Begin INFORMATION SUPPLIED
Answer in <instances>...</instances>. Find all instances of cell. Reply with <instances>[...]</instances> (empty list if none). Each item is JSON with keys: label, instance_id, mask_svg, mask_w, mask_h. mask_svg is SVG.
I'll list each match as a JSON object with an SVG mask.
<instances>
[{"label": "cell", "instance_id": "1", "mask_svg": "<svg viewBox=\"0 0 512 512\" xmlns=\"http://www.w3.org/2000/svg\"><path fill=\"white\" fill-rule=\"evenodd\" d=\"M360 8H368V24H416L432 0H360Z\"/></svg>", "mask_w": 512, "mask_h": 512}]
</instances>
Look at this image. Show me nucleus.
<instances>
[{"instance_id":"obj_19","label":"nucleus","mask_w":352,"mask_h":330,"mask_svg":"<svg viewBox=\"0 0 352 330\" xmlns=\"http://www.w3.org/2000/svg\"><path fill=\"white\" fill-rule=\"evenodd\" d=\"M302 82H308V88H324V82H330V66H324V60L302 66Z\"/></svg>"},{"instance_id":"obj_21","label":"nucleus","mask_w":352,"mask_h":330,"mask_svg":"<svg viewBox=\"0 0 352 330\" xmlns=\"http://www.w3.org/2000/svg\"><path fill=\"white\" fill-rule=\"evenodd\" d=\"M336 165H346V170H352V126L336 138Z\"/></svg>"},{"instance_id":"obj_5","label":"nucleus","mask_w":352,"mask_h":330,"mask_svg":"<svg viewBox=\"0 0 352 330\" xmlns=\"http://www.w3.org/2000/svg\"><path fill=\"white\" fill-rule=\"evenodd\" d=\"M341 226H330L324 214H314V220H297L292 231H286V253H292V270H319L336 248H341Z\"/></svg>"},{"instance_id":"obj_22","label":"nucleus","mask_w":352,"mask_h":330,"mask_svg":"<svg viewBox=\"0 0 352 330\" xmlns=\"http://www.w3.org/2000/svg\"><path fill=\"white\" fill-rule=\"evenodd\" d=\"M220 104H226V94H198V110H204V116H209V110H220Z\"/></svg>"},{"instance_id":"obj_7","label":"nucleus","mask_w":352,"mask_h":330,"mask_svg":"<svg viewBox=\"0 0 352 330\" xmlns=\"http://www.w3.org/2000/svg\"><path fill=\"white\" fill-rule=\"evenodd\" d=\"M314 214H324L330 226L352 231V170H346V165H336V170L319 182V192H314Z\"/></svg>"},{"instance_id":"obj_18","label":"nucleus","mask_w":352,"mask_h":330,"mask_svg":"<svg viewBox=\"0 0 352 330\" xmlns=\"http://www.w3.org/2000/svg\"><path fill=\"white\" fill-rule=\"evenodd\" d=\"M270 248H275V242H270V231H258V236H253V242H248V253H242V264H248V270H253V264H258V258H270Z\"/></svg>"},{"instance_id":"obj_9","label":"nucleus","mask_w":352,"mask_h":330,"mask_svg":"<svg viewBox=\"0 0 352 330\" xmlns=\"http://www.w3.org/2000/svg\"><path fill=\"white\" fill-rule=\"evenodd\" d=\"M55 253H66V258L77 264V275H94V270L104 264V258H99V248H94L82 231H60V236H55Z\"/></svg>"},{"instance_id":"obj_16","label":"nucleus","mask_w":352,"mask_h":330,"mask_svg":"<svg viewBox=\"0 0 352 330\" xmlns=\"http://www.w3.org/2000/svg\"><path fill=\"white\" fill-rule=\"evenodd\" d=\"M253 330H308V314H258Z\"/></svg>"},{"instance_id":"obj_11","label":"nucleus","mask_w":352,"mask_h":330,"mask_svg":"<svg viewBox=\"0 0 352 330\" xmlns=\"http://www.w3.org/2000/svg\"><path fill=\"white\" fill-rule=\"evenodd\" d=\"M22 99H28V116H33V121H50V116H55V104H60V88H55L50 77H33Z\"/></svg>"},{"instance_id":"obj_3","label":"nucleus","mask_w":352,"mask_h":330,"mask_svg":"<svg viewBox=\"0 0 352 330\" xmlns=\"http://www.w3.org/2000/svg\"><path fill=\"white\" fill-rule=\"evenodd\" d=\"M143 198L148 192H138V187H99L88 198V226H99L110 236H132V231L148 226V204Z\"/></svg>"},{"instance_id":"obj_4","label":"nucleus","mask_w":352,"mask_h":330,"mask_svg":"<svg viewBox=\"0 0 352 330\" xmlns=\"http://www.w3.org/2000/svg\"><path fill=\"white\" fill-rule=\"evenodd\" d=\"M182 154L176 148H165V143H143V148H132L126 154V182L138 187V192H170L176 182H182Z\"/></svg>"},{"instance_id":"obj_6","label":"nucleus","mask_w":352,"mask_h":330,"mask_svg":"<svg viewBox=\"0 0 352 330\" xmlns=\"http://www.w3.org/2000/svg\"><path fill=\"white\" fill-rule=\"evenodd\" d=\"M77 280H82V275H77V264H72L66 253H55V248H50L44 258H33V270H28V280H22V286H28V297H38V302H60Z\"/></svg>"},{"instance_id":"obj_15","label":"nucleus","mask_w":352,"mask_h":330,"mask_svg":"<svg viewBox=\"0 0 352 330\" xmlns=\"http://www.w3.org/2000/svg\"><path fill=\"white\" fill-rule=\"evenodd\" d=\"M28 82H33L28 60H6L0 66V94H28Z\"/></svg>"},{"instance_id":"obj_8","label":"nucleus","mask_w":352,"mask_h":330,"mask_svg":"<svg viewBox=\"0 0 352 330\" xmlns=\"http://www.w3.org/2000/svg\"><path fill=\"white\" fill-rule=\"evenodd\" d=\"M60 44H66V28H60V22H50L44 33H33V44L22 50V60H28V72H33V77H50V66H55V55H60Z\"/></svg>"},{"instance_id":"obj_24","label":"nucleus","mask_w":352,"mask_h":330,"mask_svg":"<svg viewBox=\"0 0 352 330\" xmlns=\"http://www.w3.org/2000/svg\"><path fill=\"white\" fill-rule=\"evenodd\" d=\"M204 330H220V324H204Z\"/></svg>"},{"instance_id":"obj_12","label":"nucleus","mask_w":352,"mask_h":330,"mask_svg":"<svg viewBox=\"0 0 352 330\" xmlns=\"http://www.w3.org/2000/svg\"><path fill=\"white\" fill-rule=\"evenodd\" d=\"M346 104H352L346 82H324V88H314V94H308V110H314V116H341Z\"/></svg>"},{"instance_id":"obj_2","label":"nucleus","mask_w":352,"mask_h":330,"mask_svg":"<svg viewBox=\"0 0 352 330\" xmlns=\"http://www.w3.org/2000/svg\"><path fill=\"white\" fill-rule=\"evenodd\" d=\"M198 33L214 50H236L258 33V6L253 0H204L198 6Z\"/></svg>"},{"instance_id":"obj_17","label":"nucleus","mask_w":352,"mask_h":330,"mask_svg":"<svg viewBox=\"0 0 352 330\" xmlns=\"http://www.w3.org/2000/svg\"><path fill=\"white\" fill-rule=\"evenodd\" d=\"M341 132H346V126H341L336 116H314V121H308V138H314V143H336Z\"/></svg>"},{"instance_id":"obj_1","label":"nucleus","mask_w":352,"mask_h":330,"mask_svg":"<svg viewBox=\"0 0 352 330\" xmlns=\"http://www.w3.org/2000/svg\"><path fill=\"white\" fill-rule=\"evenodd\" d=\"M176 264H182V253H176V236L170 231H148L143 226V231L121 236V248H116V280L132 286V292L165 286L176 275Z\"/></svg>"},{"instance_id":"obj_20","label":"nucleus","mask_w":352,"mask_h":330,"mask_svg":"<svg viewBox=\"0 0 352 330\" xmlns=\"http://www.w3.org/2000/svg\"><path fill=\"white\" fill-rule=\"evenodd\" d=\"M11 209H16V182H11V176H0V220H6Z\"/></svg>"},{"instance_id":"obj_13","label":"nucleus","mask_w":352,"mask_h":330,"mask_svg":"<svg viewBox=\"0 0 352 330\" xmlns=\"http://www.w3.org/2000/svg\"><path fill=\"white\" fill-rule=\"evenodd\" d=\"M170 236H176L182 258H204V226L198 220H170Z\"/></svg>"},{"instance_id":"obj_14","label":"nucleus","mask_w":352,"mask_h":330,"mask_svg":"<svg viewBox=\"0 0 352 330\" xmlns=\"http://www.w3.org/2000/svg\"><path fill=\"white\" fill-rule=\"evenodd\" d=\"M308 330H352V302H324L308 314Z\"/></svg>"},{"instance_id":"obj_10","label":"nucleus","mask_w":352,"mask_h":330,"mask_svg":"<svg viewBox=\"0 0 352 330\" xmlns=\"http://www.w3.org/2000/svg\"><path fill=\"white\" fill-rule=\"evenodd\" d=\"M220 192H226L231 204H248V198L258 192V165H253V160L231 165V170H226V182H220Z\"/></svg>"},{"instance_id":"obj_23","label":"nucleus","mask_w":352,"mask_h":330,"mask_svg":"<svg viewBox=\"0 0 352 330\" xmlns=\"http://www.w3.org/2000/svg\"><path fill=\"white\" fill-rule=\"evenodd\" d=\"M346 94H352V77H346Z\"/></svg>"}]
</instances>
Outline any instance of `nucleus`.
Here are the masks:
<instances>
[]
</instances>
End INFORMATION SUPPLIED
Begin INFORMATION SUPPLIED
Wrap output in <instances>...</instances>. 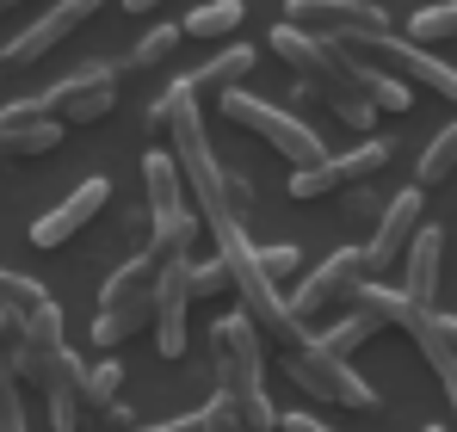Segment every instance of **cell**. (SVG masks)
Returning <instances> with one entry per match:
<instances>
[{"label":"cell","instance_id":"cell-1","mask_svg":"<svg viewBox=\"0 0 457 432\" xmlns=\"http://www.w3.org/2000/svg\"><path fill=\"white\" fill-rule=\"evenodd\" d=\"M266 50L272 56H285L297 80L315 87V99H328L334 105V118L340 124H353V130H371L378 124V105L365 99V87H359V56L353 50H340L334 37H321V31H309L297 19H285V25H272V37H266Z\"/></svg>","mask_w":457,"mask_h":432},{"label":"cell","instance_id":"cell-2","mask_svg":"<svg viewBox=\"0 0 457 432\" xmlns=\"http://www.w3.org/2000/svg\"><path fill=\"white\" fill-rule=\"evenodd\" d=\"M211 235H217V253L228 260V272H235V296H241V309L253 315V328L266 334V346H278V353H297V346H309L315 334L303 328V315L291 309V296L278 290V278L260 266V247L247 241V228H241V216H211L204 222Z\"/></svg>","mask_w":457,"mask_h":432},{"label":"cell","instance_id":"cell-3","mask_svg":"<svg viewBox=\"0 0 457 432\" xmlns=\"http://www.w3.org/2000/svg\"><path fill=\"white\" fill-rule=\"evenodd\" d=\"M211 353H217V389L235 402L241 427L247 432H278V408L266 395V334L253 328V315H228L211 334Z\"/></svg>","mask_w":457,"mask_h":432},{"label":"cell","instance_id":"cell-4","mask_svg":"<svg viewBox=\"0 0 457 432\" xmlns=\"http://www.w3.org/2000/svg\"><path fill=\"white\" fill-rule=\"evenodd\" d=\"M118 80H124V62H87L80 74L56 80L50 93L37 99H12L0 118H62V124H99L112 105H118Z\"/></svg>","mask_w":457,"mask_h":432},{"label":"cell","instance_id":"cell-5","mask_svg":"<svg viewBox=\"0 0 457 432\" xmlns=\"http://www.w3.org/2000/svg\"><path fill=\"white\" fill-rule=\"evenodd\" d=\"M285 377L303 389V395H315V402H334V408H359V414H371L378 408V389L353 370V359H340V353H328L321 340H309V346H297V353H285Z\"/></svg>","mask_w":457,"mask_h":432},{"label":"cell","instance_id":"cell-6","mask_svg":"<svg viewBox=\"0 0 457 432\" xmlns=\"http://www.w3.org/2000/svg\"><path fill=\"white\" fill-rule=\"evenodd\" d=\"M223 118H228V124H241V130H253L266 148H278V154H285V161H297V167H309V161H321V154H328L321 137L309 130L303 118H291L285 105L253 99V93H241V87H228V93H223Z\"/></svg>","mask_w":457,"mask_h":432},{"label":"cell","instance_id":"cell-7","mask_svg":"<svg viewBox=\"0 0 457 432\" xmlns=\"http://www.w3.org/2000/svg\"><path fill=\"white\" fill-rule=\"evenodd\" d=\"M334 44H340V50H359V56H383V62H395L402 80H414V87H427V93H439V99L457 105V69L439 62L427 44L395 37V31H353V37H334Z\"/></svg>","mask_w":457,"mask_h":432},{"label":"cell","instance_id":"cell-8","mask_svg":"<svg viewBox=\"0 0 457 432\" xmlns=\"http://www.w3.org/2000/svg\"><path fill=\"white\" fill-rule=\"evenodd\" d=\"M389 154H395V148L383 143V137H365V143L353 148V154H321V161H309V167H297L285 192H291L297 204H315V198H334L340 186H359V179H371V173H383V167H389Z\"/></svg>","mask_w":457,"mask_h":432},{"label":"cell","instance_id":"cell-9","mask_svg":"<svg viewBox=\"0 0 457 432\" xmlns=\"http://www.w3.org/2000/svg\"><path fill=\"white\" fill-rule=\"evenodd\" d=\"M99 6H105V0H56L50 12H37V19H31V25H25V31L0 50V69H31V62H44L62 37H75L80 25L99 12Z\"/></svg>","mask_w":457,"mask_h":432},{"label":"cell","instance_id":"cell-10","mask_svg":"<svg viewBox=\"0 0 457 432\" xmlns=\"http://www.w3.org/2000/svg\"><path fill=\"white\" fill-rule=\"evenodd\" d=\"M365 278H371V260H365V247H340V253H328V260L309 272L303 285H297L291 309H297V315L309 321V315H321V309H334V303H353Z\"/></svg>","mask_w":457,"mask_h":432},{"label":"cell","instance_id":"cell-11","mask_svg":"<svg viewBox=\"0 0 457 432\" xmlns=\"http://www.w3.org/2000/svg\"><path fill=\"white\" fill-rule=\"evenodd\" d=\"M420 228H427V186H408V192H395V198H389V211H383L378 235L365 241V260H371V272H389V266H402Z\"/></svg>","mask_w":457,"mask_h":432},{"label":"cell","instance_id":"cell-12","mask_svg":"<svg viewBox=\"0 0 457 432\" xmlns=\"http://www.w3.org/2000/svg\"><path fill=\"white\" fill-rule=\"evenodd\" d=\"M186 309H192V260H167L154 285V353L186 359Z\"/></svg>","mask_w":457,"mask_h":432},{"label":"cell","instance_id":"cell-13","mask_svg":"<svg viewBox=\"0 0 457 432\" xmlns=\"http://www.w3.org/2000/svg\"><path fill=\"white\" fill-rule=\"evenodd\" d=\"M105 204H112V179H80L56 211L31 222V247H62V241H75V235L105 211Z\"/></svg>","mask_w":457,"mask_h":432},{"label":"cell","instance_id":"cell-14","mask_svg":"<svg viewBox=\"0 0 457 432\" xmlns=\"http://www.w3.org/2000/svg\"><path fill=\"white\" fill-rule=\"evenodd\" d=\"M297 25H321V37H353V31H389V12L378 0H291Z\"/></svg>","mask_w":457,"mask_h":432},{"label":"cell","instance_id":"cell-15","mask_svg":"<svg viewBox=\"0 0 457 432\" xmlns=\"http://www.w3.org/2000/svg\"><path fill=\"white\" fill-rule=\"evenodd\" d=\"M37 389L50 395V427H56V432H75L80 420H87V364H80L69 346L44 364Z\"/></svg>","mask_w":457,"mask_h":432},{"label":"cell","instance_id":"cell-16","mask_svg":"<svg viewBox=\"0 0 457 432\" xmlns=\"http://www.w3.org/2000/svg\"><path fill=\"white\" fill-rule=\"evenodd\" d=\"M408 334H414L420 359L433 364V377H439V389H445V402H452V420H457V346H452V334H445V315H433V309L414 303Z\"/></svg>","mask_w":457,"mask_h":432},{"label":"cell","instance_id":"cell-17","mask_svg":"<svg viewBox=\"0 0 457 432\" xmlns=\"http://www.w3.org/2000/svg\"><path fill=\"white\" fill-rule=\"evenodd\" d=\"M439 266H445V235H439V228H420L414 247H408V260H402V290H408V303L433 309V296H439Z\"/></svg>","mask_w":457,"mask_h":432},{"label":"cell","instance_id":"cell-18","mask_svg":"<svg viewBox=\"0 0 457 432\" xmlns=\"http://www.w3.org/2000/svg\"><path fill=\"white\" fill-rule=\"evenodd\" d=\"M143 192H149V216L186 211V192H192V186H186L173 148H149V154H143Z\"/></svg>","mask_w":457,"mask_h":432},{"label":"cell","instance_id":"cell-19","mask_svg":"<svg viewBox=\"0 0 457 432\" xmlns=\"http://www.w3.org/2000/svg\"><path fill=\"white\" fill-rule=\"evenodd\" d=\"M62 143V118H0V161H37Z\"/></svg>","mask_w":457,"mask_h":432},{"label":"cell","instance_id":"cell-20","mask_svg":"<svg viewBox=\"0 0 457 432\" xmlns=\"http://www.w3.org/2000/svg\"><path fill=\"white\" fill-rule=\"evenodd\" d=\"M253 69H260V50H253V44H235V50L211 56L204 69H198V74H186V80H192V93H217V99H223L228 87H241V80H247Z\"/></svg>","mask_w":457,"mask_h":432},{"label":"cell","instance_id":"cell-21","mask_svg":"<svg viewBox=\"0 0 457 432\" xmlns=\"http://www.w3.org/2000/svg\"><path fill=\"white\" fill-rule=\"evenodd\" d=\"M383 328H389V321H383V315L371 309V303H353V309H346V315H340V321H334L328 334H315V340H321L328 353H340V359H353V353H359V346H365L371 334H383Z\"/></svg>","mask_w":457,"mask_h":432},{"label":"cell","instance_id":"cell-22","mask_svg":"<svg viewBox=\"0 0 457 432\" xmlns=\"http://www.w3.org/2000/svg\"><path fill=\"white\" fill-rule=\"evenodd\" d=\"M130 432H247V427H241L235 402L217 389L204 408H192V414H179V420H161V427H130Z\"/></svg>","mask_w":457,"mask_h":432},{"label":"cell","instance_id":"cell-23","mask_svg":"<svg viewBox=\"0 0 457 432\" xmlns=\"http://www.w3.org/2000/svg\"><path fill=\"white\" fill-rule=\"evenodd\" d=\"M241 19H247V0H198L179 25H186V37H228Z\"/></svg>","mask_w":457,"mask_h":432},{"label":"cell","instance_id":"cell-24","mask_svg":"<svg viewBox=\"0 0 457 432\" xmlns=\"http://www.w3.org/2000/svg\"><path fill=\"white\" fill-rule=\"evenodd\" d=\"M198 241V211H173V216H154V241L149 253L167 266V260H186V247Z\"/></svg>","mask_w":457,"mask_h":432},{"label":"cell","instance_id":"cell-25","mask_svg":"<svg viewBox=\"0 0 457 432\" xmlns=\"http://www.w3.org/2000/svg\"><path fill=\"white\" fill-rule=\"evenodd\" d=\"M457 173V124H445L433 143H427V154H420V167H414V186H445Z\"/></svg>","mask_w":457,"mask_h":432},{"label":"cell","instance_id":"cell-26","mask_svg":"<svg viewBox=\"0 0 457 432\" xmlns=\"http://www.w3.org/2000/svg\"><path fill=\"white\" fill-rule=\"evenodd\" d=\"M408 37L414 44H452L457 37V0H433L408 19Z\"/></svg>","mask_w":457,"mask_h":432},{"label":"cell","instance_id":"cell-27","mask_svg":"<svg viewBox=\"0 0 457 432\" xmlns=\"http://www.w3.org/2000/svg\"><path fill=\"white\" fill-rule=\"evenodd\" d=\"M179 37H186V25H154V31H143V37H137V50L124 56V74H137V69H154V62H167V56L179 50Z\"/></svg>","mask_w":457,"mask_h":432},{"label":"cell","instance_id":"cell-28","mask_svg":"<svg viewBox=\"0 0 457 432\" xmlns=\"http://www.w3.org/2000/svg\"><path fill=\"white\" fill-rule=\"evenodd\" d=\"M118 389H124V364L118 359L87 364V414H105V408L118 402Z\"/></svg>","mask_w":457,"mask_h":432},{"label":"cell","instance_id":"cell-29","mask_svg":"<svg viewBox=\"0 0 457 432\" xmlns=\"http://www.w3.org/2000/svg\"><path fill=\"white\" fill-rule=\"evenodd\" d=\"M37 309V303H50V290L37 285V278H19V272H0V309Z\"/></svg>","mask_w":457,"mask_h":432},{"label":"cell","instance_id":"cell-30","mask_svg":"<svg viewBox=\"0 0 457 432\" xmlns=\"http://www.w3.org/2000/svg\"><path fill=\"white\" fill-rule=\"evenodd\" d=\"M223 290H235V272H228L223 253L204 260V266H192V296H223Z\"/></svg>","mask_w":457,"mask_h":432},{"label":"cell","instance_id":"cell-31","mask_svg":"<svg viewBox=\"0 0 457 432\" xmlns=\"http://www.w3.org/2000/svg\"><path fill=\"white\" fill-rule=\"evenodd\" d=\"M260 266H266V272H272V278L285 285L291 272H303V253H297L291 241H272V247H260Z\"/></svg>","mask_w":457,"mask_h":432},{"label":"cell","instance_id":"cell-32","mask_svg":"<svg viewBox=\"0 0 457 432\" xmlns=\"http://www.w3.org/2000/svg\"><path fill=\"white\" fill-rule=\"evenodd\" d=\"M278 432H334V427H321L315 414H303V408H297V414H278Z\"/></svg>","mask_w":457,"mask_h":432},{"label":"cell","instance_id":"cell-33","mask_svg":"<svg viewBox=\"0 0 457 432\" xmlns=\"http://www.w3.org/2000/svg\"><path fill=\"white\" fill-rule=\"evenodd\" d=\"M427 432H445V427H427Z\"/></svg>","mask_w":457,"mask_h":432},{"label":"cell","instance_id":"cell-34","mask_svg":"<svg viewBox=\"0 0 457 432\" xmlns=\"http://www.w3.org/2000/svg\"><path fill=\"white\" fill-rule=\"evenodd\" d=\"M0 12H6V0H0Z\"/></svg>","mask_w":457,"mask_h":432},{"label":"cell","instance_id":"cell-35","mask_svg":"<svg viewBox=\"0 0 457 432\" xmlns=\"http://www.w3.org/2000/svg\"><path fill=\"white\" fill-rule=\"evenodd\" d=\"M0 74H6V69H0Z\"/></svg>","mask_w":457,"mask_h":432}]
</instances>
End INFORMATION SUPPLIED
Begin INFORMATION SUPPLIED
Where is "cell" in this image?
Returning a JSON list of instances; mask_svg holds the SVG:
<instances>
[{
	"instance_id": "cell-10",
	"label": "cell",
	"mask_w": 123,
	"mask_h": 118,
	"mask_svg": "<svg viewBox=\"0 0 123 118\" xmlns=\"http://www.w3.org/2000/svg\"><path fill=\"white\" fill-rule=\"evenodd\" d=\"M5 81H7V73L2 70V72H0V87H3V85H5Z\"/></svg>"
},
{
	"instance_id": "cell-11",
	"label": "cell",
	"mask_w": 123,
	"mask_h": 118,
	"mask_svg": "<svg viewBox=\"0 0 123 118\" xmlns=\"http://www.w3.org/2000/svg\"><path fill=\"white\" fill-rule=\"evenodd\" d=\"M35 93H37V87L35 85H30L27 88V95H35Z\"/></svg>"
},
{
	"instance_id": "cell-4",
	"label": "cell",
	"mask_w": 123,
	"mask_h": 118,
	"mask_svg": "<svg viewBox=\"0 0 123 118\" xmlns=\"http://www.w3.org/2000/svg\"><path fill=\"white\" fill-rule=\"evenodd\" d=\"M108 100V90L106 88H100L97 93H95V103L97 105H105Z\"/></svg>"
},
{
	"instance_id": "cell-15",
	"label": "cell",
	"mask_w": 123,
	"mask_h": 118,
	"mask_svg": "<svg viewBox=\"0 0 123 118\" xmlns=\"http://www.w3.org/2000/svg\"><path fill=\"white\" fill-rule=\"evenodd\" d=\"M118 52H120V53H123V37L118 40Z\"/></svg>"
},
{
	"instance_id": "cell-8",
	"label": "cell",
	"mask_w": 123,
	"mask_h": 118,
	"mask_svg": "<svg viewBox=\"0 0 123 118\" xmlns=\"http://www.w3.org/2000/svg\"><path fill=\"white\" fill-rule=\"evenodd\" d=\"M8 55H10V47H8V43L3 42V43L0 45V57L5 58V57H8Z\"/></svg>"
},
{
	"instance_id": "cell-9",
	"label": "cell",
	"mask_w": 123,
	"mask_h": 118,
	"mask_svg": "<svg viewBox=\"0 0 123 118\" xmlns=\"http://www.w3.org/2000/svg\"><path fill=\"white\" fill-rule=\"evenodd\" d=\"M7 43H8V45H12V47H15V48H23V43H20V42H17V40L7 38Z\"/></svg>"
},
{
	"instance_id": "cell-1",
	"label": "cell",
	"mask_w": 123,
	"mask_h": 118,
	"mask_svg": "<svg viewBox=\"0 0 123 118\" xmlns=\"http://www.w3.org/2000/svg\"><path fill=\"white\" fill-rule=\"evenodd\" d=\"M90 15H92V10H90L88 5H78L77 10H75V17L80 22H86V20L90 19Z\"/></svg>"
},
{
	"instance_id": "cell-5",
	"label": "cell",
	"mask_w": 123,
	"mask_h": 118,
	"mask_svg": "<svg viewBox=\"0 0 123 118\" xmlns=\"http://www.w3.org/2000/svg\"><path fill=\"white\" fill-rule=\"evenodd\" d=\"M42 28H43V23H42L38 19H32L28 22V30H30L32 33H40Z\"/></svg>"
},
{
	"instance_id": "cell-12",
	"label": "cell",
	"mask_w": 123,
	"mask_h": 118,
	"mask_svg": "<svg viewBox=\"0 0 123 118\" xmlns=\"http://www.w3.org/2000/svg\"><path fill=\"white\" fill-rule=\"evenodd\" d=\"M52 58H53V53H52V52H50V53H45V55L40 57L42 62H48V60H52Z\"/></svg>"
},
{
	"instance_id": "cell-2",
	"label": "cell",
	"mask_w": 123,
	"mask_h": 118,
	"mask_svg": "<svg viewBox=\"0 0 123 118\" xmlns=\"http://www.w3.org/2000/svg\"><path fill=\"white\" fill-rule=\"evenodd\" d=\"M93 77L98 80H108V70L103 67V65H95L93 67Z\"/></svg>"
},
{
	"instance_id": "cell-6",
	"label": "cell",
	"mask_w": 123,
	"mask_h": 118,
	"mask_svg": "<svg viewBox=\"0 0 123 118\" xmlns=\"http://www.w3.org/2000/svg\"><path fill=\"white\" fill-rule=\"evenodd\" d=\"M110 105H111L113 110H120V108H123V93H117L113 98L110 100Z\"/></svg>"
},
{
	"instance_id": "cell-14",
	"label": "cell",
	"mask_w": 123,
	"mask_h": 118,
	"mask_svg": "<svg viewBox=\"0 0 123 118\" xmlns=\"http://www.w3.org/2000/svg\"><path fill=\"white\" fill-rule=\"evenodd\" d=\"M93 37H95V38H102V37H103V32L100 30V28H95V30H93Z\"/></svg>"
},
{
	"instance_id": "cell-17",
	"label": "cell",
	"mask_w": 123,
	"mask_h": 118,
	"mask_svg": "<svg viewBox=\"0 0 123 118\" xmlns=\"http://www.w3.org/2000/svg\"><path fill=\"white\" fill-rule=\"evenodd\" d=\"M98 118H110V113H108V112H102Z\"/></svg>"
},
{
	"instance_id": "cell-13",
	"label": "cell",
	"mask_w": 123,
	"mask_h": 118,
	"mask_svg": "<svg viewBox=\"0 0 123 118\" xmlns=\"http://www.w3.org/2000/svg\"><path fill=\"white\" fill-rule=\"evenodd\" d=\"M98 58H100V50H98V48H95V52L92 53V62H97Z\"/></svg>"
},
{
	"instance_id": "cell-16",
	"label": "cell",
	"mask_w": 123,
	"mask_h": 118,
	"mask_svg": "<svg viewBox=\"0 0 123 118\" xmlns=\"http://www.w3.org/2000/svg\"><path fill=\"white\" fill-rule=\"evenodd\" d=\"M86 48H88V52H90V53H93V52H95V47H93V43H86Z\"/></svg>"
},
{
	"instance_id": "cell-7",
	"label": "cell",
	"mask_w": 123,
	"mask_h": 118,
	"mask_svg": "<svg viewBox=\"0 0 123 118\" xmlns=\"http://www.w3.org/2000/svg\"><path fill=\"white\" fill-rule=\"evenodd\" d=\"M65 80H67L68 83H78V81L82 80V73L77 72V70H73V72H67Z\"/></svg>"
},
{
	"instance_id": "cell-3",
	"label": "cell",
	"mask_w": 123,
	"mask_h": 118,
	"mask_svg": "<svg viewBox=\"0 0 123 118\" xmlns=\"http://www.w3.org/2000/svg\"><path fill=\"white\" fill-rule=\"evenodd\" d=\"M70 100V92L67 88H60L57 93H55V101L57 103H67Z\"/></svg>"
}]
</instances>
End INFORMATION SUPPLIED
Pull out each line of the data above that contains the string "list". Case matters when matching.

Answer in <instances>...</instances>. Find all instances of cell. Reply with <instances>[...]</instances> (empty list if none). Each item is JSON with keys: label, instance_id, mask_svg, mask_w, mask_h. mask_svg is SVG.
I'll list each match as a JSON object with an SVG mask.
Returning a JSON list of instances; mask_svg holds the SVG:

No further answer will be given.